We conclude that the firm must be disqualified. The record establishes not only that the firm has represented Siegel on a variety of personal and business matters over a 25-year period, but also that the firm had an ongoing attorney-client relationship with Siegel while it was representing plaintiffs in their action against him. During the relevant time period, Siegel sought the firm’s advice concerning two legal matters, *1024and an attorney in the firm met with and advised Siegel. Further, the firm was annually updating the books of a corporate client wholly owned by Siegel, and was storing Siegel’s will in the firm’s vault. Additionally, Siegel’s will named a partner in the firm as contingent executor of Siegel’s estate. That fact, by itself, establishes an ongoing fiduciary relationship between the firm and Siegel (cf., Carro, Spanbock, Raster & Cuiffo v Rinzler, 1992 WL 196758, 9 [SD NY, Aug. 6, 1992, Lowe, J.]). With respect to that relationship, there is no difference between legal and nonlegal services rendered by an attorney, and it does not make any difference that the transaction could have been handled by a lay person (see, NCR Org. v Bregman, 542 F2d 128; Cord v Smith, 338 F2d 516, 524; Canadian Gulf Lines v Triton Intl. Carriers, 434 F Supp 691, 694, n 2). For the purposes of evaluating whether a conflict exists, all services rendered by an attorney for a client are characterized as legal services (see, Cord v Smith, supra). A law firm may not represent one client in litigation against another client (see, Cinema 5 v Cinerama, Inc., 528 F2d 1384, 1386; Greene v Greene, 47 NY2d 447, 451; Code of Professional Responsibility DR 5-105 [A], [B] [22 NYCRR 1200.24 (a), (b)]; EC 5-1, 5-14, 5-15 ["(a) lawyer should never represent in litigation multiple clients with differing interests”]).
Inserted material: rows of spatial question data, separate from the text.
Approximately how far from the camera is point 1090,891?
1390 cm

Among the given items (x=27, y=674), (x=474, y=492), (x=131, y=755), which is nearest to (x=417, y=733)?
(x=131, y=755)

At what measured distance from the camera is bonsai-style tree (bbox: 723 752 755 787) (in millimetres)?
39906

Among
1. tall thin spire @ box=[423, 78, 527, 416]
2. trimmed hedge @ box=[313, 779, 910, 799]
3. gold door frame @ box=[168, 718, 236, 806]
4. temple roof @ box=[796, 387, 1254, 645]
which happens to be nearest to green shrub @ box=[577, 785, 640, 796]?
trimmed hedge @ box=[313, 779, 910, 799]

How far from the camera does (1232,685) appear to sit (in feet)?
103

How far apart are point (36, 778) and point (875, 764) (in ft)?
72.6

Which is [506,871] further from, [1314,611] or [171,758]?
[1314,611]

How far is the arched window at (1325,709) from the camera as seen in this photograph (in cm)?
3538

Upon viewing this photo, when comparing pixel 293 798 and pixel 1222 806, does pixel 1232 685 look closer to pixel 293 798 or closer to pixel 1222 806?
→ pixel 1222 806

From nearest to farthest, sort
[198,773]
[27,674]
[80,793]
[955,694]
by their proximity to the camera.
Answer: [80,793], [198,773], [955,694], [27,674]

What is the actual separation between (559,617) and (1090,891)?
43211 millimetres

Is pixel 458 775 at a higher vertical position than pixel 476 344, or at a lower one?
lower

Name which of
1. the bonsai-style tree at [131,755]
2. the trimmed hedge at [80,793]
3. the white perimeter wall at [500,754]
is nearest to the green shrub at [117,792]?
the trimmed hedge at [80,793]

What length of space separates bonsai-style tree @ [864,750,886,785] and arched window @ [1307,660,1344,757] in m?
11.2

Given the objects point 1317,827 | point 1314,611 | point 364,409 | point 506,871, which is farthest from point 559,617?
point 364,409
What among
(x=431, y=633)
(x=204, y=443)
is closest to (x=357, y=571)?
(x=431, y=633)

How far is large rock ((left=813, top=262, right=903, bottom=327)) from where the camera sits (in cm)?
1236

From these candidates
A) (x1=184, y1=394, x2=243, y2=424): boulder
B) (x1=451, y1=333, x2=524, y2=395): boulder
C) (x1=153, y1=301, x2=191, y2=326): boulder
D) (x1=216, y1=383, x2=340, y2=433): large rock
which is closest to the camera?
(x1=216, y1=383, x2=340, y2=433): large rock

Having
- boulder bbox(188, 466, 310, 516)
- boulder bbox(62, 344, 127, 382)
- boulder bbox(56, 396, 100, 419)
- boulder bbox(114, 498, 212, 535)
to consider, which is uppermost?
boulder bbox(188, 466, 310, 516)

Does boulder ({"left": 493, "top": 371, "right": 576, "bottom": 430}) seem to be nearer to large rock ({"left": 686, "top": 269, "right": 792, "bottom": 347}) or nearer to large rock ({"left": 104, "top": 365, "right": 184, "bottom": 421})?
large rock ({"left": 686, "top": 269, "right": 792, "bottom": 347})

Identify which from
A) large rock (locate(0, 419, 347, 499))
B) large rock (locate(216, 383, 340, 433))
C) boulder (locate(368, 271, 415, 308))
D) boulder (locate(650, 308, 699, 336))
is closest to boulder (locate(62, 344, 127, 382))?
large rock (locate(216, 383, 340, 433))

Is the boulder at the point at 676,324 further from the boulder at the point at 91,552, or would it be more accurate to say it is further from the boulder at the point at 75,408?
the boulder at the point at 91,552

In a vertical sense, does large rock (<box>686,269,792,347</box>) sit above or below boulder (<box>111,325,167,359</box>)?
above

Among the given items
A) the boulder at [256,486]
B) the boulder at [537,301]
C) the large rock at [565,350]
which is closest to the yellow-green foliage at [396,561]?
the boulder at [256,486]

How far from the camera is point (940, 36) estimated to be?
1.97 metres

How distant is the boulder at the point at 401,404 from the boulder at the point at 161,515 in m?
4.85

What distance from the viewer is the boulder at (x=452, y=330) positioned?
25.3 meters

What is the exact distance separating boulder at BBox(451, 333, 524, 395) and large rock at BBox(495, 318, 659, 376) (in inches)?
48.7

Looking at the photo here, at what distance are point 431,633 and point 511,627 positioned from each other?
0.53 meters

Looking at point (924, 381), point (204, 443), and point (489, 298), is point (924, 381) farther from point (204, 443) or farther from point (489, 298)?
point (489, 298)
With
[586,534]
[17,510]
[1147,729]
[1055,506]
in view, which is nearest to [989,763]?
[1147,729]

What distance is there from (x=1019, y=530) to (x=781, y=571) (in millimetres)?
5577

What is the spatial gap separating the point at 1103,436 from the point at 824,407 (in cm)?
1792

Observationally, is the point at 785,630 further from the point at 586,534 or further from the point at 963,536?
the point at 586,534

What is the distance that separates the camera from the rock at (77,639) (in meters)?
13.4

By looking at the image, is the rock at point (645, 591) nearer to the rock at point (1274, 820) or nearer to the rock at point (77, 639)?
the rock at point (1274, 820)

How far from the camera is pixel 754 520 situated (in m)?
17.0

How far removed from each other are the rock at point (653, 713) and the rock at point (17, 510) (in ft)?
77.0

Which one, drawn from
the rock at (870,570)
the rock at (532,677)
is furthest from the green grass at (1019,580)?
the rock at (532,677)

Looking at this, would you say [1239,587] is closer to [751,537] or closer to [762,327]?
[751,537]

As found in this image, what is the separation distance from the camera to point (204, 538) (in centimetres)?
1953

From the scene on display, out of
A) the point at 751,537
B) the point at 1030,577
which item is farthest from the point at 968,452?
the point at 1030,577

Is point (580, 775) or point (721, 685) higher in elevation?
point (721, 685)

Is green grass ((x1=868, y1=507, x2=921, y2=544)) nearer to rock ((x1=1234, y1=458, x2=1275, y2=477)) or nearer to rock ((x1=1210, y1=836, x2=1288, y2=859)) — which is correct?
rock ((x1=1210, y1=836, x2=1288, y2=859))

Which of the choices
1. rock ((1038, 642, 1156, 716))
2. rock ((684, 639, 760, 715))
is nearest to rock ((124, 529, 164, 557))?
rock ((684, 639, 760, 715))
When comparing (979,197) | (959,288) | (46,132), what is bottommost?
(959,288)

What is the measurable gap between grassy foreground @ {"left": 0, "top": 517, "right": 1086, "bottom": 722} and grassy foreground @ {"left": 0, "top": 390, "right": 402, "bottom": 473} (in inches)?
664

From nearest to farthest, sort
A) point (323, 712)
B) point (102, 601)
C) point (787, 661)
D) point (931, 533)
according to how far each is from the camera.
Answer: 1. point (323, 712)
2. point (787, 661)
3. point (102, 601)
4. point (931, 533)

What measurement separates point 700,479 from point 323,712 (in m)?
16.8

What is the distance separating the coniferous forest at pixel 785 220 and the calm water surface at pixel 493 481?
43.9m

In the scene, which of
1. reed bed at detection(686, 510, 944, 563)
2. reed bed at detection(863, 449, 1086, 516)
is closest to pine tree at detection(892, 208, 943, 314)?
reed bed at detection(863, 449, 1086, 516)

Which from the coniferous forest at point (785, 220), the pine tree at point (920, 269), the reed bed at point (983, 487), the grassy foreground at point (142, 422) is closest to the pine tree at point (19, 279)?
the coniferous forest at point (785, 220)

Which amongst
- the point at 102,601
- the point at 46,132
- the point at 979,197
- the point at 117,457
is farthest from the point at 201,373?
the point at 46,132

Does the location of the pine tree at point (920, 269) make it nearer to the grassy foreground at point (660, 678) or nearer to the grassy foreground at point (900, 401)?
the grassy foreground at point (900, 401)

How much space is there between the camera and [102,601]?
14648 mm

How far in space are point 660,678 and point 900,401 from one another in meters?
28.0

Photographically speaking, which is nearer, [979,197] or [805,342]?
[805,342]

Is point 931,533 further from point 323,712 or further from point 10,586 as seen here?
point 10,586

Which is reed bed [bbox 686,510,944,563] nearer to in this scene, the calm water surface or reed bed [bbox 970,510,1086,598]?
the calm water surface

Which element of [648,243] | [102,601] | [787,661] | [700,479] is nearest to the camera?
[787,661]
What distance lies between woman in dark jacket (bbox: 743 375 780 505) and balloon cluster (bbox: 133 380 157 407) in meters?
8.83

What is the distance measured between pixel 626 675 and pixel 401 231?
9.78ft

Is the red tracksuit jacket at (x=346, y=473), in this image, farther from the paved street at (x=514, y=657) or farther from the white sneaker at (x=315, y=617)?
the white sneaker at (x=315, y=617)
Even if we were to conclude that Siegel is not a current client of the firm, this case nevertheless presents circumstances in which the firm must be disqualified from representing plaintiffs against Siegel. As a result of its long-time representation of Siegel, it is "reasonable to infer that [the firm] gained some information about [the] former client of some value to [the] present client” (Silver Chrysler Plymouth v Chrysler Motors Corp., 370 F Supp 581, 589, affd 518 F2d 751; see, Matter of Hof, 102 AD2d 591, 594), and that the firm is in a position to exploit such information to the disadvantage of either client (see, Code of Professional Responsibility DR 4-101 [A], [B] [22 NYCRR 1200.19 (a), (b)]; DR 5-108 [A] [2] [22 NYCRR 1200.27 (a) (2)]). Consequently, disqualification is necessary to avoid the potential for prejudice and the appearance of impropriety (see, Matter of Hof, supra, at 594-595; Colonie Hill v Duffy, 86 AD2d 645, 646; see also, T.C. Theatre Corp. v Warner Bros. Pictures, 113 F Supp 265, 268-269, rearg denied 125 F Supp 233). (Appeals from Order of Supreme Court, Monroe County, Galloway, J.—Disqualify Law Firm.) Present —Denman, P. J., Green, Fallon, Wesley and Doerr, JJ.